Teks Bacaan ▸
▬▬▬
TANGERANG SELATAN – Ketentuan penerimaan siswa baru di SD dan sederajat tanpa ujian baca, tulis, dan berhitung (calistung) sudah ada. Tetapi berjalan kurang efektif. Kementerian Pendidikan dan Kebudayaan (Kemendikbud) menyiapkan regulasi baru terkait larangan tes calistung di penerimaan siswa baru SD.
Sekjen Kemendikbud Didik Suhardi mengatakan sedang menugaskan Biro Hukum dan Organisasi (Hukor) Kemendikbud untuk membuat rancangan surat edaran menteri tentang larangan tes calistung tersebut. ’’Taman kanak-kanak itu isinya bermain. Di TK termasuk di SD fokusnya pada penanaman karakter,’’ katanya saat diskusi di Tangerang Selatan (Tangsel) kemarin (7/3).
Didik menjelaskan di kegiatan di TK pada prinsipnya tidak boleh mengajarkan calitung. Namun sebatas memperkenalkan simbol-simbol aksara saja. Misalnya mengenalkan ini huruf A, B, C dan seterusnya. Atau ini angka 1, angka 2, angka 3 dan seterusnya.
’’Tapi kalau kemudian ada anak yang dengan otomatis bisa ya gak apa-apa,’’ jelasnya. Namun dia menegaskan mengajarkan calistung bukan tujuan dari pendidikan di level pendidikan anak usia dini (PAUD) atau TK. Untuk itu Didik mengatakan jika ada SD memberlakukan tes calistung saat penerimaan siswa baru, itu sebuah kesalahan.
Seleksi masuk SD cukup berbasis usia. Maksudnya calaon siswa diperingkat berdasarkan usia. Calon siswa dengan usia paling besar mendapatkan prioritas. Sebab usia atau umur menentukan tingkat kematangan psikologi anak.
▬▬▬
Kumpulan Bahan ▸

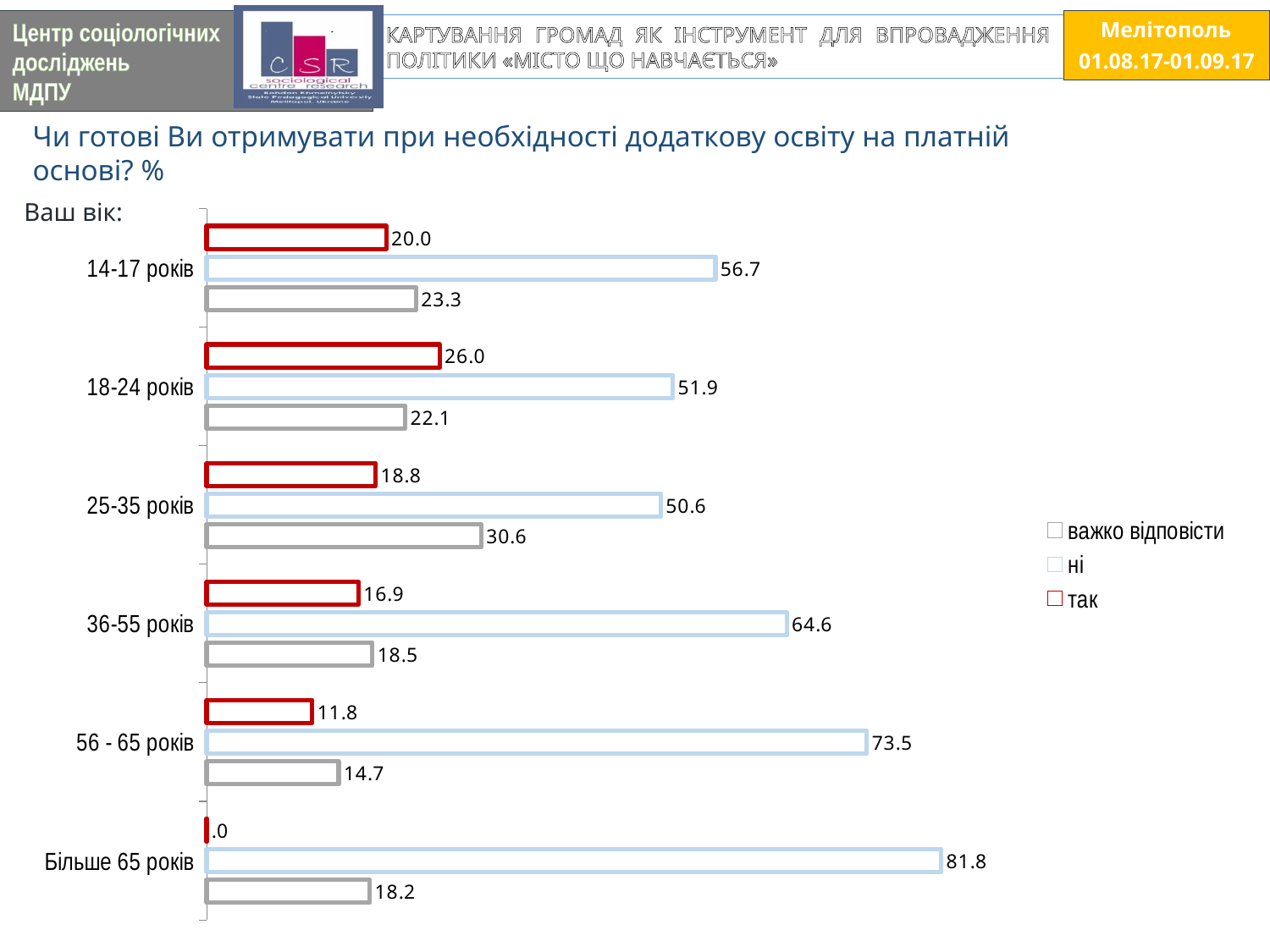
What kind of chart is shown on the slide? bar chart What is the total of the three values for the 56 - 65 років age group? 100.0 Which age group has the lowest value for "так"? Більше 65 років What is the value for "ні" in the 56 - 65 років age group? 73.5 Which colour represents the "так" series in the legend? red How many series does the legend list? 3 How many age groups are shown on the chart? 6 What is the difference between the "ні" values for 36-55 років and 14-17 років? 7.9 Which is larger: the "так" value for 14-17 років or for 25-35 років? 14-17 років What is the value for "важко відповісти" in the 25-35 років age group? 30.6 Which age group has the highest value for "ні"? Більше 65 років What is the value for "так" in the 18-24 років age group? 26.0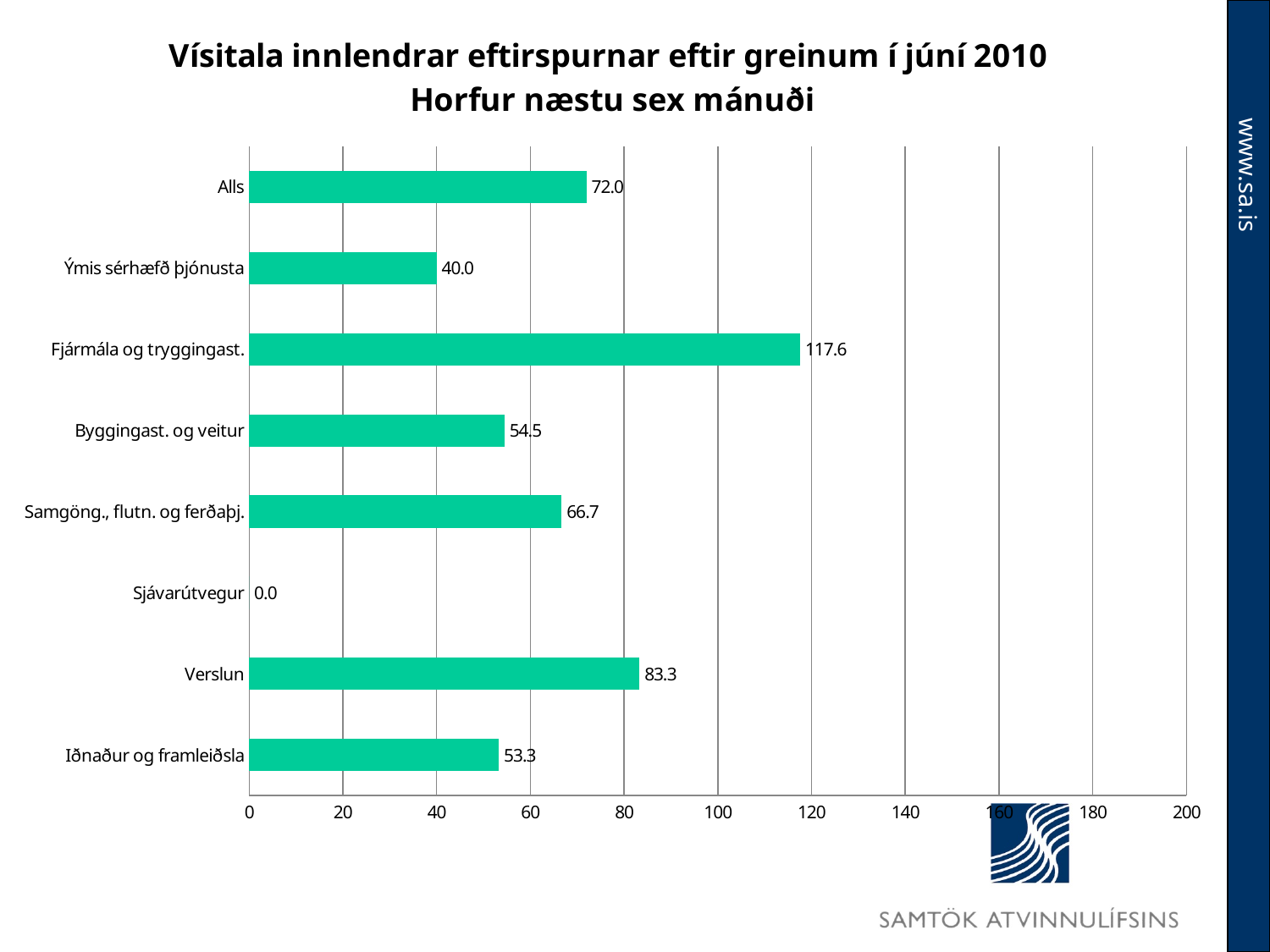
What is the value for Alls? 72.0 Which category has the highest value? Fjármála og tryggingast. What is the value for Sjávarútvegur? 0.0 Which category has the lowest value? Sjávarútvegur Which is larger, the value for Byggingast. og veitur or the value for Samgöng., flutn. og ferðaþj.? Samgöng., flutn. og ferðaþj. What is the value for Verslun? 83.3 What is the value for Fjármála og tryggingast.? 117.6 What is the title of the chart? Vísitala innlendrar eftirspurnar eftir greinum í júní 2010 Horfur næstu sex mánuði What kind of chart is shown on the slide? bar chart Is the value for Ýmis sérhæfð þjónusta greater or less than 60? less What is the difference between the values for Verslun and Iðnaður og framleiðsla? 30.0 How many categories are shown on the chart? 8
▬▬▬
Soal Latihan ▸
1. Menurut teks tentang larangan tes calistung, mengapa calon siswa SD yang usianya paling besar mendapat prioritas? Jawab dalam satu sampai tiga kalimat.
2. Sebutkan semua singkatan dalam teks tentang larangan tes calistung yang kepanjangannya ditulis langsung di depannya, lalu tuliskan kepanjangan masing-masing.
3. Ubah paragraf dalam teks tentang larangan tes calistung yang diawali "Seleksi masuk SD cukup berbasis usia" menjadi daftar butir singkat tanpa menghilangkan fakta pokoknya.

Kunci Jawaban ▸
1. Calon siswa yang paling tua diprioritaskan karena usia menentukan tingkat kematangan psikologi anak. Karena itu, seleksi masuk SD cukup dilakukan dengan memeringkat calon siswa berdasarkan usia.

2.
- calistung: baca, tulis, dan berhitung
- Kemendikbud: Kementerian Pendidikan dan Kebudayaan
- Hukor: Biro Hukum dan Organisasi
- Tangsel: Tangerang Selatan
- PAUD: pendidikan anak usia dini

3.
- Seleksi masuk SD cukup didasarkan pada usia.
- Calon siswa diperingkat menurut usia.
- Calon siswa yang paling tua mendapat prioritas.
- Alasannya, usia menentukan tingkat kematangan psikologi anak.